> [Work to be completed]
Using the summary of the Nutraceutical Corp. v. Lambert ruling, explain in one to three sentences why the Supreme Court rejected the Ninth Circuit's conclusion that the petition for permission to appeal was timely.

> [Quoted passage]
□ □ □

The Supreme Court ruled yesterday, in Nutraceutical Corp. v. Lambert, that the 14-day deadline under Federal Rule of Civil Procedure 23(f) for petitioning a court of appeals to hear a discretionary appeal from a class certification order cannot be equitably tolled. The district court had decertified the class. The plaintiff’s counsel expressed an intent to file a motion for reconsideration of that decision, and a deadline was set for filing that motion. The motion for reconsideration was filed in accordance with that deadline. The petition for permission to appeal was filed within 14 days after the motion for reconsideration was denied. The Ninth Circuit found the petition timely. But the Supreme Court said no.

□ □ □

> [Recorded information]
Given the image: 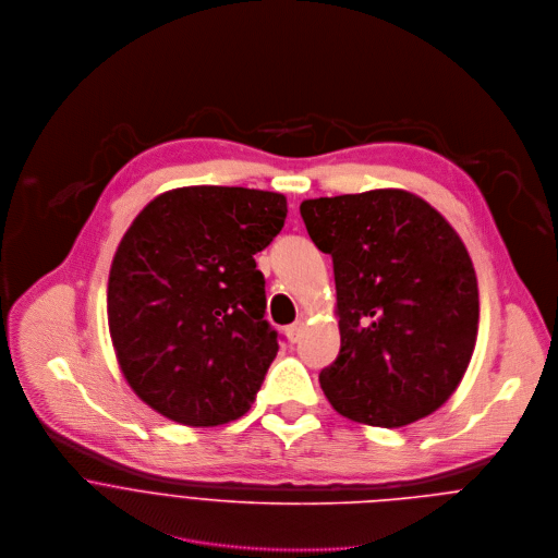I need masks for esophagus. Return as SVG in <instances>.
Returning <instances> with one entry per match:
<instances>
[{
    "mask_svg": "<svg viewBox=\"0 0 558 558\" xmlns=\"http://www.w3.org/2000/svg\"><path fill=\"white\" fill-rule=\"evenodd\" d=\"M301 327H303V323H301V320H299V323H294V325H290V327H286V336H288V340H290L292 344L299 340Z\"/></svg>",
    "mask_w": 558,
    "mask_h": 558,
    "instance_id": "esophagus-1",
    "label": "esophagus"
}]
</instances>
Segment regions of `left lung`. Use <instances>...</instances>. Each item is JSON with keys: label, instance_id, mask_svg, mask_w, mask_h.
<instances>
[{"label": "left lung", "instance_id": "1", "mask_svg": "<svg viewBox=\"0 0 558 558\" xmlns=\"http://www.w3.org/2000/svg\"><path fill=\"white\" fill-rule=\"evenodd\" d=\"M301 216L333 257L342 347L320 372L331 407L380 428L437 411L478 336V283L459 233L400 187L307 198Z\"/></svg>", "mask_w": 558, "mask_h": 558}]
</instances>
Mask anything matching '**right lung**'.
Returning a JSON list of instances; mask_svg holds the SVG:
<instances>
[{
    "instance_id": "obj_1",
    "label": "right lung",
    "mask_w": 558,
    "mask_h": 558,
    "mask_svg": "<svg viewBox=\"0 0 558 558\" xmlns=\"http://www.w3.org/2000/svg\"><path fill=\"white\" fill-rule=\"evenodd\" d=\"M288 201L253 187L162 192L134 218L108 279L119 368L154 411L184 426L244 415L277 357L255 253Z\"/></svg>"
}]
</instances>
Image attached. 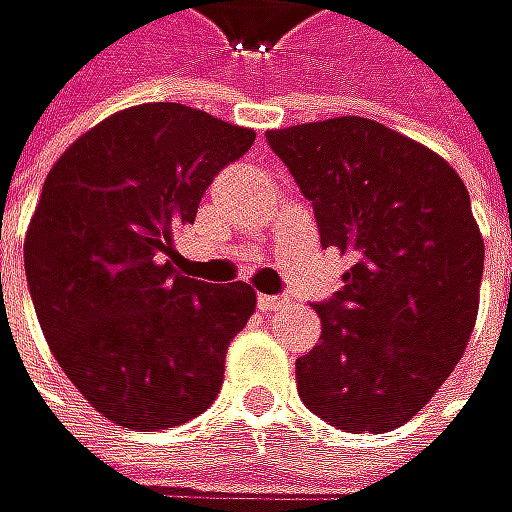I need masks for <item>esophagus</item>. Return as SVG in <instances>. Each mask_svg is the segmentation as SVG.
<instances>
[{
    "label": "esophagus",
    "instance_id": "34e87169",
    "mask_svg": "<svg viewBox=\"0 0 512 512\" xmlns=\"http://www.w3.org/2000/svg\"><path fill=\"white\" fill-rule=\"evenodd\" d=\"M285 306V297H270V294H261L258 297V309L261 312H276V309H282Z\"/></svg>",
    "mask_w": 512,
    "mask_h": 512
}]
</instances>
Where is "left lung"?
<instances>
[{"mask_svg":"<svg viewBox=\"0 0 512 512\" xmlns=\"http://www.w3.org/2000/svg\"><path fill=\"white\" fill-rule=\"evenodd\" d=\"M267 140L312 200L321 245L354 258L345 288L315 306L300 399L336 429L393 432L441 390L477 324L486 251L468 188L438 152L363 116Z\"/></svg>","mask_w":512,"mask_h":512,"instance_id":"obj_1","label":"left lung"}]
</instances>
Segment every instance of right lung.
Here are the masks:
<instances>
[{"label": "right lung", "instance_id": "add662e5", "mask_svg": "<svg viewBox=\"0 0 512 512\" xmlns=\"http://www.w3.org/2000/svg\"><path fill=\"white\" fill-rule=\"evenodd\" d=\"M251 143L203 110L137 104L80 134L44 179L23 242L35 315L68 381L125 429L182 426L221 390L258 300L245 282L179 276L173 233Z\"/></svg>", "mask_w": 512, "mask_h": 512}]
</instances>
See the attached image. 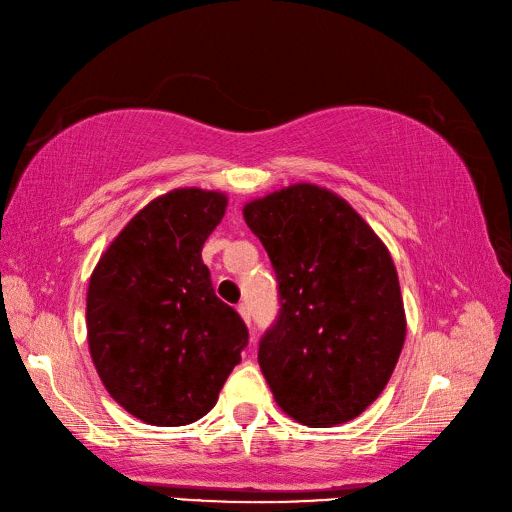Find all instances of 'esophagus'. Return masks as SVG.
Wrapping results in <instances>:
<instances>
[{
	"mask_svg": "<svg viewBox=\"0 0 512 512\" xmlns=\"http://www.w3.org/2000/svg\"><path fill=\"white\" fill-rule=\"evenodd\" d=\"M237 312H239V316L243 318V322L247 324V327H250V322H252V314H250V307H247L245 303H241V305L237 307Z\"/></svg>",
	"mask_w": 512,
	"mask_h": 512,
	"instance_id": "1",
	"label": "esophagus"
}]
</instances>
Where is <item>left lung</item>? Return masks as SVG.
<instances>
[{"instance_id":"obj_1","label":"left lung","mask_w":512,"mask_h":512,"mask_svg":"<svg viewBox=\"0 0 512 512\" xmlns=\"http://www.w3.org/2000/svg\"><path fill=\"white\" fill-rule=\"evenodd\" d=\"M280 282V318L258 365L275 404L309 427L365 412L406 342V309L389 247L346 198L292 183L243 205Z\"/></svg>"}]
</instances>
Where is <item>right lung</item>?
<instances>
[{"mask_svg": "<svg viewBox=\"0 0 512 512\" xmlns=\"http://www.w3.org/2000/svg\"><path fill=\"white\" fill-rule=\"evenodd\" d=\"M228 196L177 188L153 198L102 252L87 288V344L117 404L156 427L190 425L218 401L247 329L215 297L203 245Z\"/></svg>", "mask_w": 512, "mask_h": 512, "instance_id": "add662e5", "label": "right lung"}]
</instances>
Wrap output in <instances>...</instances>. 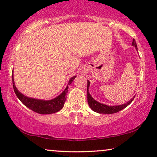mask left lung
Masks as SVG:
<instances>
[{
	"mask_svg": "<svg viewBox=\"0 0 157 157\" xmlns=\"http://www.w3.org/2000/svg\"><path fill=\"white\" fill-rule=\"evenodd\" d=\"M132 46H134L137 50V46L136 43L134 39H133L132 41ZM90 86L89 81H88V84H87V99H88V104H89L90 108L95 112L99 113H106V114H111V113H117L118 111L122 110L124 108H126V106H128L132 102L134 98H132L130 101H128V102H126V104H124L122 105H118V106H108V105L101 104V103L96 101L94 98H92L91 94L89 92V89Z\"/></svg>",
	"mask_w": 157,
	"mask_h": 157,
	"instance_id": "8db88e82",
	"label": "left lung"
}]
</instances>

□ □ □

> [Solution below]
The Supreme Court held that the 14-day deadline under Federal Rule of Civil Procedure 23(f) for petitioning a court of appeals to hear an appeal from a class certification order cannot be equitably tolled. Because the deadline cannot be tolled, filing the petition within 14 days after the denial of the motion for reconsideration did not make it timely.